─── Raw data
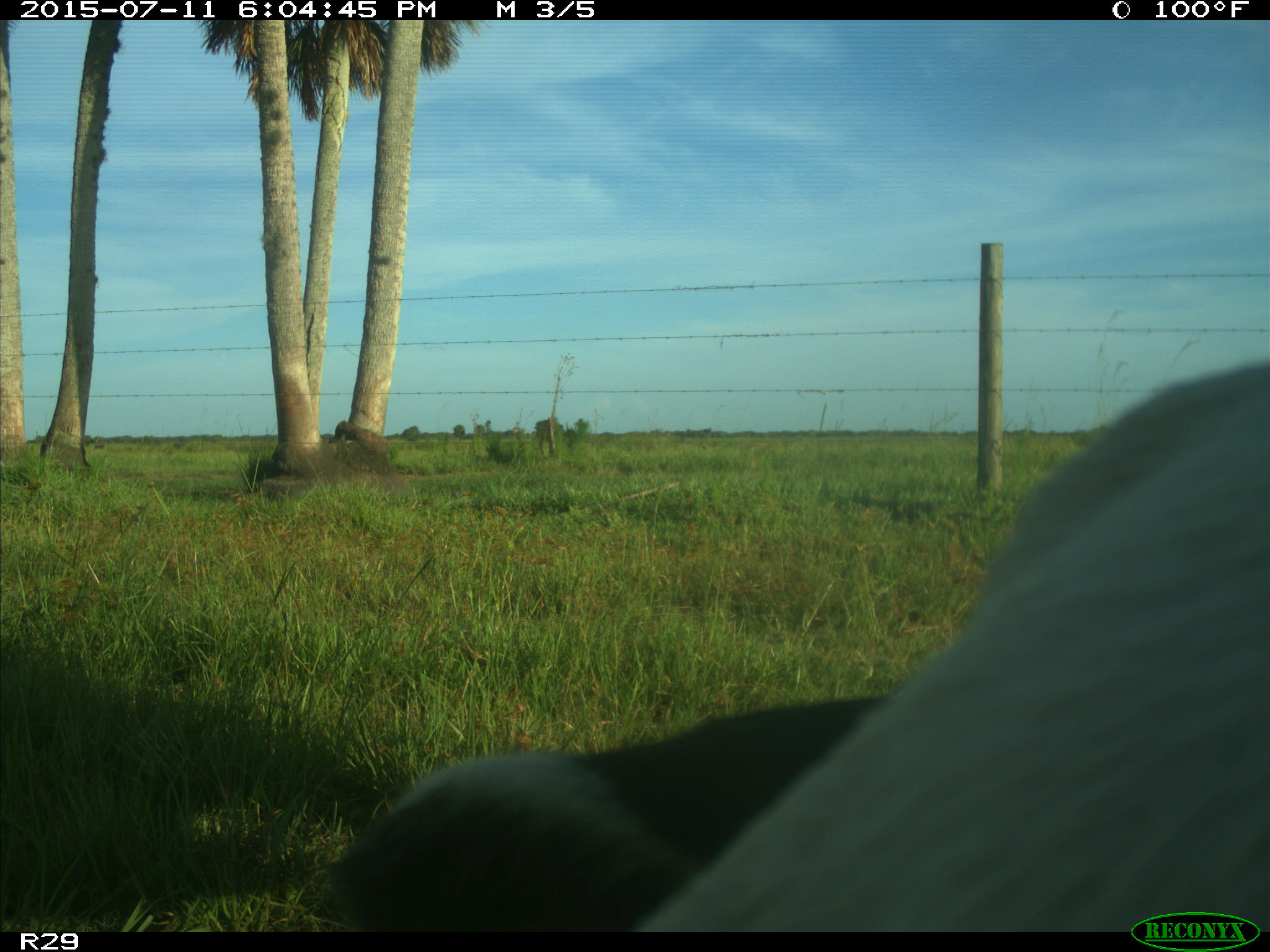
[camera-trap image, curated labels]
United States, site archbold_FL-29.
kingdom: Animalia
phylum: Chordata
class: Mammalia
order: Artiodactyla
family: Bovidae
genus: Bos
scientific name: Bos taurus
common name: domestic cow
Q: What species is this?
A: Bos taurus (domestic cow).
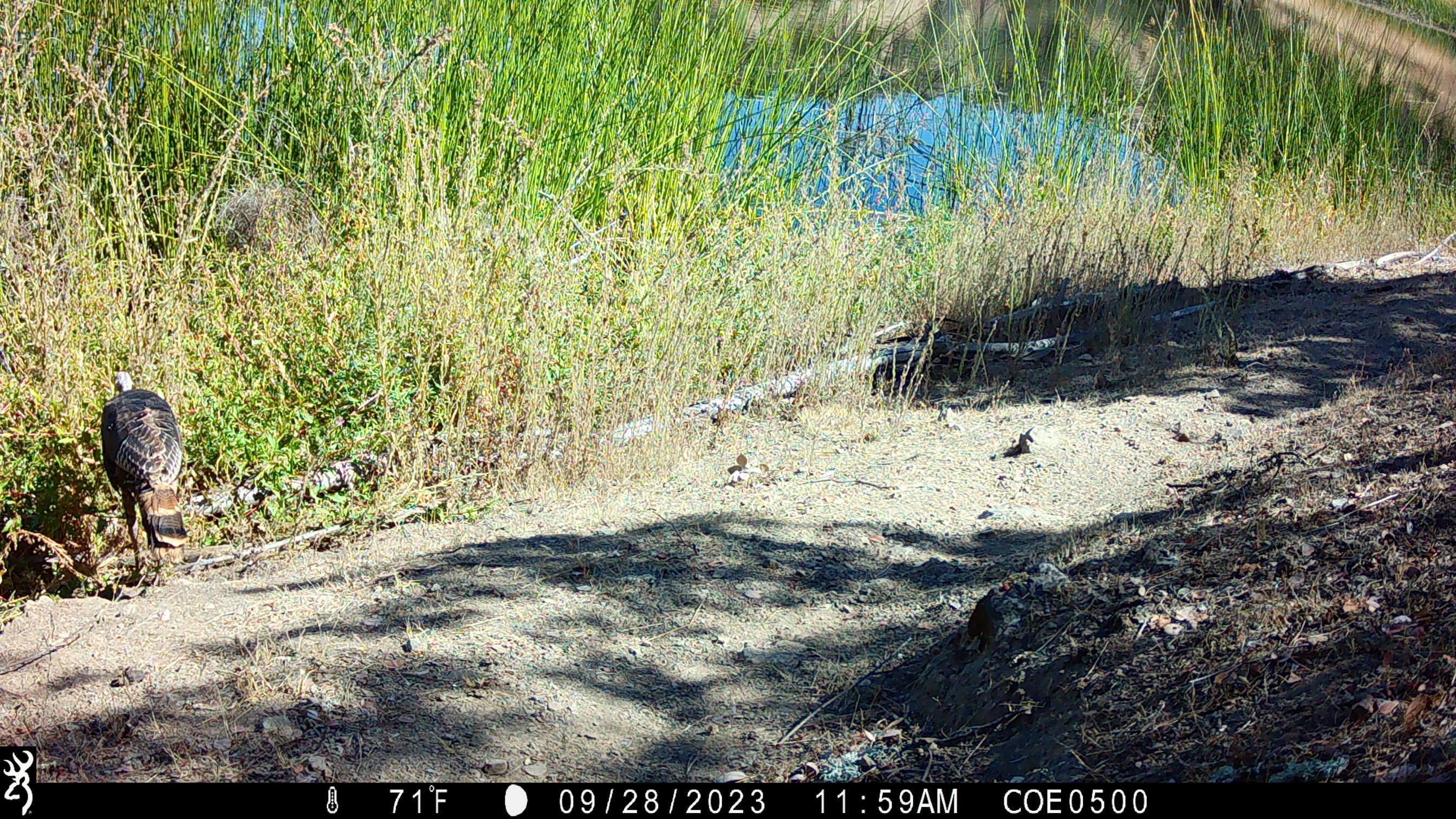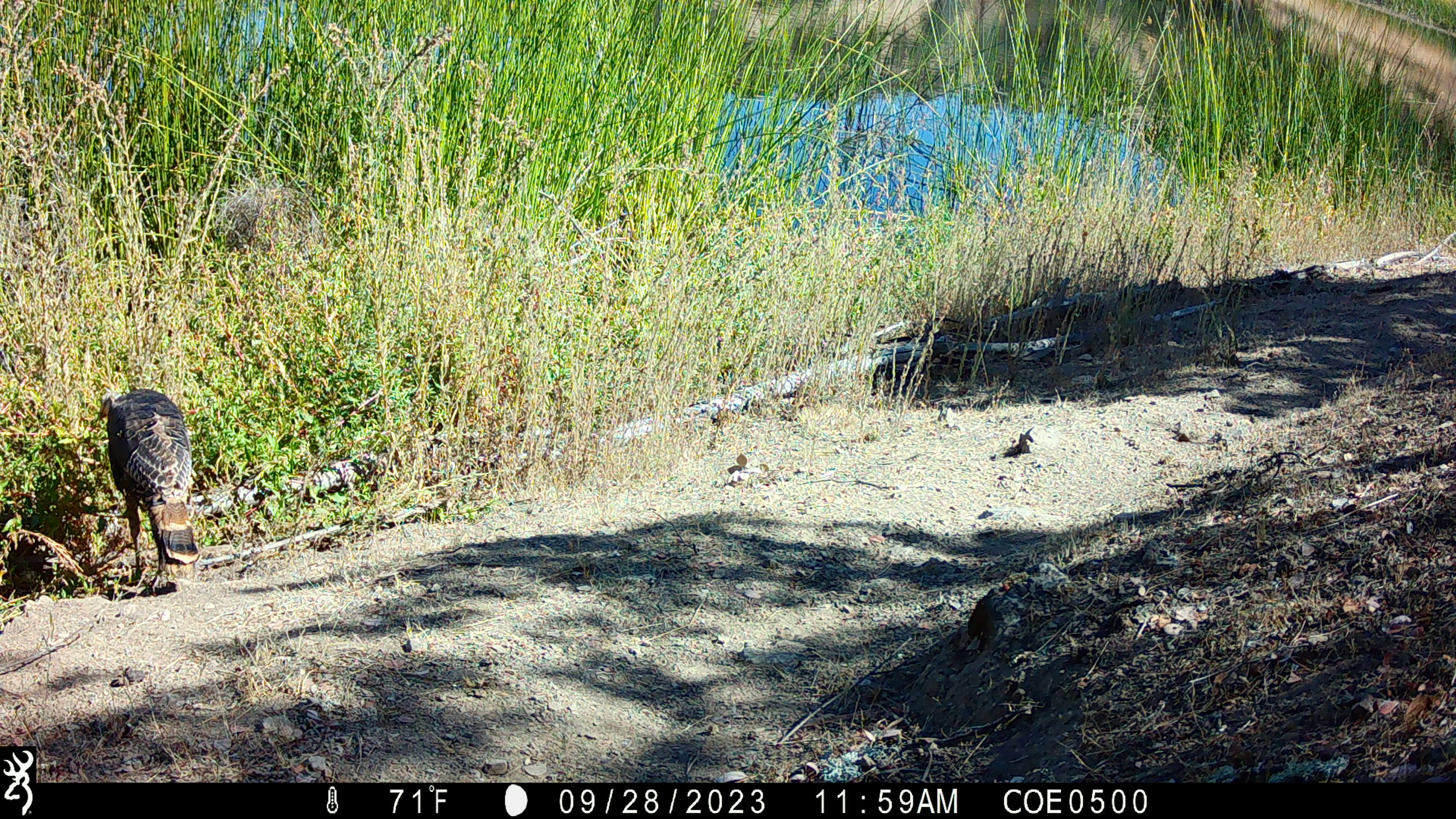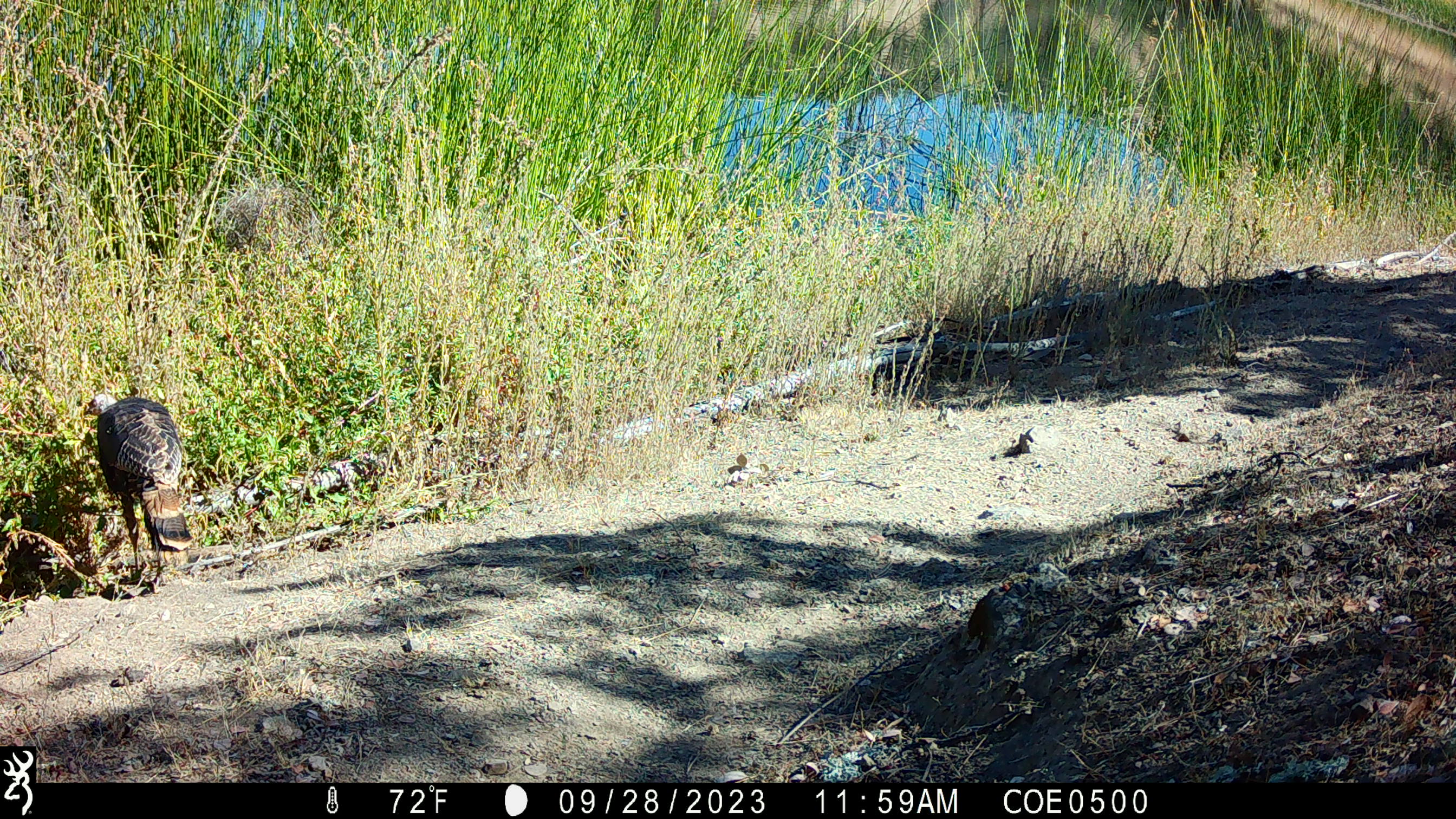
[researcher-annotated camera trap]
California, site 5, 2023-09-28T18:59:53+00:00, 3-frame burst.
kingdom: Animalia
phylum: Chordata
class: Aves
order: Galliformes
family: Phasianidae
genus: Meleagris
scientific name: Meleagris gallopavo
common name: turkey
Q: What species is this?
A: Turkey (Meleagris gallopavo).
──────
Work to be completed:
Nothing but the text is wanted: repeat the data above exactly, without its images.

Answer for this exercise:
[camera-trap image, curated labels]
United States, site archbold_FL-29.
kingdom: Animalia
phylum: Chordata
class: Mammalia
order: Artiodactyla
family: Bovidae
genus: Bos
scientific name: Bos taurus
common name: domestic cow
Q: What species is this?
A: Bos taurus (domestic cow).
[researcher-annotated camera trap]
California, site 5, 2023-09-28T18:59:53+00:00, 3-frame burst.
kingdom: Animalia
phylum: Chordata
class: Aves
order: Galliformes
family: Phasianidae
genus: Meleagris
scientific name: Meleagris gallopavo
common name: turkey
Q: What species is this?
A: Turkey (Meleagris gallopavo).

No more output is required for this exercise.